**Kutipan**
Firman Allah dalam rangka mencela orang-orang Yahudi:
“Sebagian besar Ahli Kitab menginginkan agar mereka dapat mengembalikan kamu kepada kekafiran setelah kamu beriman, karena dengki yang (timbul) dari diri mereka sendiri.” (al-Baqarah: 109)

“Ataukah mereka dengki kepada manusia (Muhammad) lantaran karunia Allah yang telah diberikan kepadanya.” (an-Nisaa’: 54)

Zubair bin Awam ra. berkata, bahwa Rasulullah saw. bersabda.: “Kalian telah ditimpa penyakit yang menimpa kaum sebelum kalian, yaitu hasad dan kebencian. Kebencian adalah tukang pangkas yang memangkas ajaran agama, dan bukan memangkas rambut. Demi Dzat yang jiwa Muhammad berada di tangan-Nya, kalian tidak beriman hingga kalian saling menyayangi. Maukah kalian aku beritahu tentang perkara yang jika kalian lakukan, kalian dapat saling berkasih sayang? Sebarkan salam di antara kalian.” (HR Ahmad dan Tirmidzi)

**Cuplikan Data**
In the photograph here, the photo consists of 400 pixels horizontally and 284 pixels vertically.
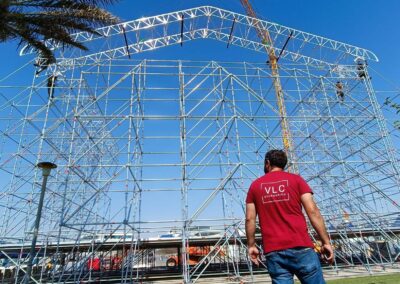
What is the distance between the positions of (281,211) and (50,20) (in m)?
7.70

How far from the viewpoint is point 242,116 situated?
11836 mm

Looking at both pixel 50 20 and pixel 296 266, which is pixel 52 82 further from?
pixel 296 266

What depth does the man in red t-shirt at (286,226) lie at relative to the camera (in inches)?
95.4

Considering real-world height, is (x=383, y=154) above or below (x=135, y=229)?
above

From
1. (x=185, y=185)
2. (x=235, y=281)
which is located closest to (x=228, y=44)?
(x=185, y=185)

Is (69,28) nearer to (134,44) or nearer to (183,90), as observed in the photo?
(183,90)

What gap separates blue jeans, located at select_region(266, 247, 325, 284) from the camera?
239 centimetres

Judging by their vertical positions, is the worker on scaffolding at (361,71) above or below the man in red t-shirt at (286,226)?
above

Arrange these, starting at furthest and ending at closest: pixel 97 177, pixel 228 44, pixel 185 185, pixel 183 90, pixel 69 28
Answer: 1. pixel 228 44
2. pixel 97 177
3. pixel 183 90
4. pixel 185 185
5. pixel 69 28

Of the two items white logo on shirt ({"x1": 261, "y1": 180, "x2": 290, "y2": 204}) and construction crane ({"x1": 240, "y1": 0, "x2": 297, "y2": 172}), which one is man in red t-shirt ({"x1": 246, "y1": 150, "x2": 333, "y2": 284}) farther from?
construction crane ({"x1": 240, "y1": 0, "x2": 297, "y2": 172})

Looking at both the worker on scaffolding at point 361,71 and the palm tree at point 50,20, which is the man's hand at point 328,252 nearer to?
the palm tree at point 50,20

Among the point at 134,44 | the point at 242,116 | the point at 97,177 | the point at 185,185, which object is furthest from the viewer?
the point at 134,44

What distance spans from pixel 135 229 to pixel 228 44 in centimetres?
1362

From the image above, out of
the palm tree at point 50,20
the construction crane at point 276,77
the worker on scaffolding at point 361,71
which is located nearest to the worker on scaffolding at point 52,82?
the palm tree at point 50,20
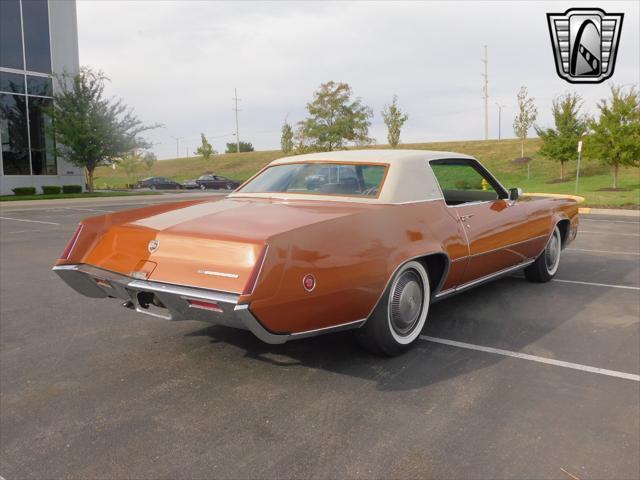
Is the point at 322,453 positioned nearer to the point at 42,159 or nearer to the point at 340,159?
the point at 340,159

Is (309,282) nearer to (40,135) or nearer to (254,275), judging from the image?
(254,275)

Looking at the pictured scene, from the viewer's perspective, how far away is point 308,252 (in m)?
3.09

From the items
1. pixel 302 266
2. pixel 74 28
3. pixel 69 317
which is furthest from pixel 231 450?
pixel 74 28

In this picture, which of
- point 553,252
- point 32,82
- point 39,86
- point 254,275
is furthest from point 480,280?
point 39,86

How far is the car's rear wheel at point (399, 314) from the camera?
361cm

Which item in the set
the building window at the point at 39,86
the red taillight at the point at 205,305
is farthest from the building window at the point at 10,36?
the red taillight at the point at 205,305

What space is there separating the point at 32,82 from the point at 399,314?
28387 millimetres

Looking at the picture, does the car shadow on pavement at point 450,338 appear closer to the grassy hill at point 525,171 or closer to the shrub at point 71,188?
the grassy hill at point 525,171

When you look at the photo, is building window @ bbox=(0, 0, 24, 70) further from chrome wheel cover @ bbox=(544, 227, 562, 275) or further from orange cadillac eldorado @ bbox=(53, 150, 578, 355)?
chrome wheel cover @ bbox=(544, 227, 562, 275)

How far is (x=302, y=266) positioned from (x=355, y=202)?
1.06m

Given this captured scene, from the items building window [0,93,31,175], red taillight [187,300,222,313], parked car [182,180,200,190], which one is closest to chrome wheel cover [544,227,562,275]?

**Ketentuan Tugas**
A - Menurut kutipan, mengapa sebagian besar Ahli Kitab ingin mengembalikan orang beriman kepada kekafiran? Jawab dalam satu sampai tiga kalimat.
B - Salin kata demi kata bagian kutipan mulai dari "Firman Allah dalam" sampai "Ahmad dan Tirmidzi)".

**Jawaban yang Diharapkan**
A - Mereka menginginkannya karena dengki yang timbul dari diri mereka sendiri. Keinginan itu tertuju kepada orang-orang yang sudah beriman.

B -
Firman Allah dalam rangka mencela orang-orang Yahudi:
“Sebagian besar Ahli Kitab menginginkan agar mereka dapat mengembalikan kamu kepada kekafiran setelah kamu beriman, karena dengki yang (timbul) dari diri mereka sendiri.” (al-Baqarah: 109)

“Ataukah mereka dengki kepada manusia (Muhammad) lantaran karunia Allah yang telah diberikan kepadanya.” (an-Nisaa’: 54)

Zubair bin Awam ra. berkata, bahwa Rasulullah saw. bersabda.: “Kalian telah ditimpa penyakit yang menimpa kaum sebelum kalian, yaitu hasad dan kebencian. Kebencian adalah tukang pangkas yang memangkas ajaran agama, dan bukan memangkas rambut. Demi Dzat yang jiwa Muhammad berada di tangan-Nya, kalian tidak beriman hingga kalian saling menyayangi. Maukah kalian aku beritahu tentang perkara yang jika kalian lakukan, kalian dapat saling berkasih sayang? Sebarkan salam di antara kalian.” (HR Ahmad dan Tirmidzi)